Workers rate the degree of difficulty using a Fibonacci-sequence: 0, 0.5, 1, 2, 3, 5, 8, 13, 20. This abstraction pushes the team to make tougher decisions around the difficulty of work.

They assign numeric value to their respective portion, and play “planning poker.” In planning poker, workers hold up a number that they think represents the level of difficulty for that project.

Make sure everyone’s on the same page

When all parties agree about the numbers in planning poker, they know that they are all on the same page about the timeline. If the numbers differ, the teams must discuss how everyone reached their numbers.

Sometimes, we have no idea what obstacles other teams face. This method opens a dialogue about what it will take to actualize a project. Differing opinions in the difficulty of a project can address whether everyone is working on the same scale.

Don’t complicate the points

It’s best to set an upper limit of 20 story points when you are trying to make a project less complicated. Anything greater than that needs to be broken into smaller attainable steps. Breaking tasks down into smaller steps keeps teams from becoming overwhelmed.

Hindsight is 20/20

When you’re trying to give an accurate estimation for how long a project will take, don’t forget to think about past experience. If you’ve done similar jobs, consider how long they took to complete and what pitfalls you experienced. Think about the number of story points that particular aspects cost.

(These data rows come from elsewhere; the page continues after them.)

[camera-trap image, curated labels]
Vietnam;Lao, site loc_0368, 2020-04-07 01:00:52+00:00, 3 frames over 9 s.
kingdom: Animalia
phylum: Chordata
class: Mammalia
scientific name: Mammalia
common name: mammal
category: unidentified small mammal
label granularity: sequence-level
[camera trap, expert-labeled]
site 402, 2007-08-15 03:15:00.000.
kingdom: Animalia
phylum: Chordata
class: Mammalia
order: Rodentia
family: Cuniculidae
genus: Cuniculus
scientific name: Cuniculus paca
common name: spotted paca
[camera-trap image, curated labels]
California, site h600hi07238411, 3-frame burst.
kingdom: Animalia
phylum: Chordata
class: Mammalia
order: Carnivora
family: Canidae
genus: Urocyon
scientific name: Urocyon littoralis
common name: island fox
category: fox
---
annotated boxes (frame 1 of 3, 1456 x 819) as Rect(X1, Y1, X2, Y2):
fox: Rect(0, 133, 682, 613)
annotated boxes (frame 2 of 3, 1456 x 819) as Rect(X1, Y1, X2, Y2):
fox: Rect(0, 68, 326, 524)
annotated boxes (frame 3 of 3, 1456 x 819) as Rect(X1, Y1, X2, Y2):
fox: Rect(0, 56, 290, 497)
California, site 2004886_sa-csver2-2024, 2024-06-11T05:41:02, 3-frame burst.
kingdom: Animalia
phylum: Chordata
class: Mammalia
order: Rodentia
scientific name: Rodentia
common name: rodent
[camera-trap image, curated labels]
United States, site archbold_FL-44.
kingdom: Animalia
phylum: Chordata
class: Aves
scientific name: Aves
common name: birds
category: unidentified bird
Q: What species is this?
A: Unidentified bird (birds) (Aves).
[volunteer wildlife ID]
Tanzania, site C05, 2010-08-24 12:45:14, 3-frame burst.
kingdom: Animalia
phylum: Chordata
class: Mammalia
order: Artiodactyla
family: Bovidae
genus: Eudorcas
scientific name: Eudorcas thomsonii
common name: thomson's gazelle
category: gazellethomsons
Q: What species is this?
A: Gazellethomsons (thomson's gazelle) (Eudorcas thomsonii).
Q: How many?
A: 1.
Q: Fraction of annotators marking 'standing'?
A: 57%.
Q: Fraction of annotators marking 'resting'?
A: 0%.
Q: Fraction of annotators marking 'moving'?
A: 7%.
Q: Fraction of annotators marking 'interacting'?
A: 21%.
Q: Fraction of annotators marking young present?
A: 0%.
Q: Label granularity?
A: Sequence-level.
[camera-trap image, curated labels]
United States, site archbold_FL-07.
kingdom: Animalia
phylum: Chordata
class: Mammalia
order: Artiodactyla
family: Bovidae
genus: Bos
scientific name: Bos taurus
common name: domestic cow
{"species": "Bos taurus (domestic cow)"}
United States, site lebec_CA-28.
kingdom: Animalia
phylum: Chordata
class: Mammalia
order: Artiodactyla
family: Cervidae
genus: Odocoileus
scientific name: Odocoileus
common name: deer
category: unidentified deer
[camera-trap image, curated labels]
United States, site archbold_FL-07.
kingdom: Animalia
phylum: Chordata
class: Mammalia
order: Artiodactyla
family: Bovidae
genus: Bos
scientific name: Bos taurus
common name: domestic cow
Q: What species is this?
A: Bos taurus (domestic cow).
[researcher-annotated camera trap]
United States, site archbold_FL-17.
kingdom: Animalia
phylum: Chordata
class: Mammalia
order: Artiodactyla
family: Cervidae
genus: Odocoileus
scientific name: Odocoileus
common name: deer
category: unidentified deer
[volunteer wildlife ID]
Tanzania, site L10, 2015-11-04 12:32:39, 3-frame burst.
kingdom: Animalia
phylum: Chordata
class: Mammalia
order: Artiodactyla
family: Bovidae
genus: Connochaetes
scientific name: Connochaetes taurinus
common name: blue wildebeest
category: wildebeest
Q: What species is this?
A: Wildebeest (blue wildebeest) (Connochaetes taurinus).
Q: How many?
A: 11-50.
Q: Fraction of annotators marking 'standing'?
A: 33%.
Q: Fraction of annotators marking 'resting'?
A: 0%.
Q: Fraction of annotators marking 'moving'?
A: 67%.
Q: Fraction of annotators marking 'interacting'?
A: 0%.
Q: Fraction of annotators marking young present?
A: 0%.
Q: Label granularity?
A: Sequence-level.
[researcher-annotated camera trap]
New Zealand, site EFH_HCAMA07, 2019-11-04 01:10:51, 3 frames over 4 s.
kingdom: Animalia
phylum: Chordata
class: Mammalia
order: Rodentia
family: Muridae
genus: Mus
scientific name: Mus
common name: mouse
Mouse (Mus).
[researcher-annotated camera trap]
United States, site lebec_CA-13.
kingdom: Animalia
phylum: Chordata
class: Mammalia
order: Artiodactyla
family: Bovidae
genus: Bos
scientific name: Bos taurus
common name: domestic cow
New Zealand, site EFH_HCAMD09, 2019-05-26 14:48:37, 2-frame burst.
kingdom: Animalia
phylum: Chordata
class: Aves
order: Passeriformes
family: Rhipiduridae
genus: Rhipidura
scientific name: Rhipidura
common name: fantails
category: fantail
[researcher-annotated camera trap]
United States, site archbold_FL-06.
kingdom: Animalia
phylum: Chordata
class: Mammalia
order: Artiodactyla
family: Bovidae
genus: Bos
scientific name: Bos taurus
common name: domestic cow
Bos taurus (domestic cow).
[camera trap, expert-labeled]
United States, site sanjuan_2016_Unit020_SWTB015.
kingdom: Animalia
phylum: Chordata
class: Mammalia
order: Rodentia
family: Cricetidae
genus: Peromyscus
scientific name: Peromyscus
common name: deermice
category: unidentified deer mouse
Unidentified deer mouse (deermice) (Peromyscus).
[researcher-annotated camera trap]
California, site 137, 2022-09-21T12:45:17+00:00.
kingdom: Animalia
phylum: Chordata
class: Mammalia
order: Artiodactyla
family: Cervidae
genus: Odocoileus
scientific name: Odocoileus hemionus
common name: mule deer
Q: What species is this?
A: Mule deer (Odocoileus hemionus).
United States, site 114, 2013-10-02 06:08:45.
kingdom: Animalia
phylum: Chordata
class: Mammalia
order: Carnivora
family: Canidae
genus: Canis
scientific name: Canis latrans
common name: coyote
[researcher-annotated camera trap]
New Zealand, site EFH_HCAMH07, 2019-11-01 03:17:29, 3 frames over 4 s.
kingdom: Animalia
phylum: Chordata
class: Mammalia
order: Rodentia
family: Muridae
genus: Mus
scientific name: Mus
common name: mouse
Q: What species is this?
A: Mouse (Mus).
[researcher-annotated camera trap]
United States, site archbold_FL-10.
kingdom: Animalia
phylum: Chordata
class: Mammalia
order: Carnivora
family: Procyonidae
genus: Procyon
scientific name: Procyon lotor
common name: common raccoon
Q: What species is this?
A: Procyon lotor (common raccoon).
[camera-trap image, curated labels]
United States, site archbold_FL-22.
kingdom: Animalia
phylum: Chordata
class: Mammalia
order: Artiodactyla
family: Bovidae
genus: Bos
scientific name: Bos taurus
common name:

The more data you can refer back to, the closer you’ll be to landing an accurate estimate. Besides, you may be able to improve on previous methods so that you can complete your work more efficiently.

Stop being a slave for deadline

Setting a deadline based on how long you think the task will take can leave you scrambling or turning in substandard work. There’s no reason for you to work harder when you could be working smarter.

By thinking about your work in the abstract story points system instead of time, you’ll be able to communicate your needs and understand the needs of others much more clearly. You’ll know when you need to break tasks into smaller steps, and you’ll have a more efficient way of thinking about past experiences with similar projects.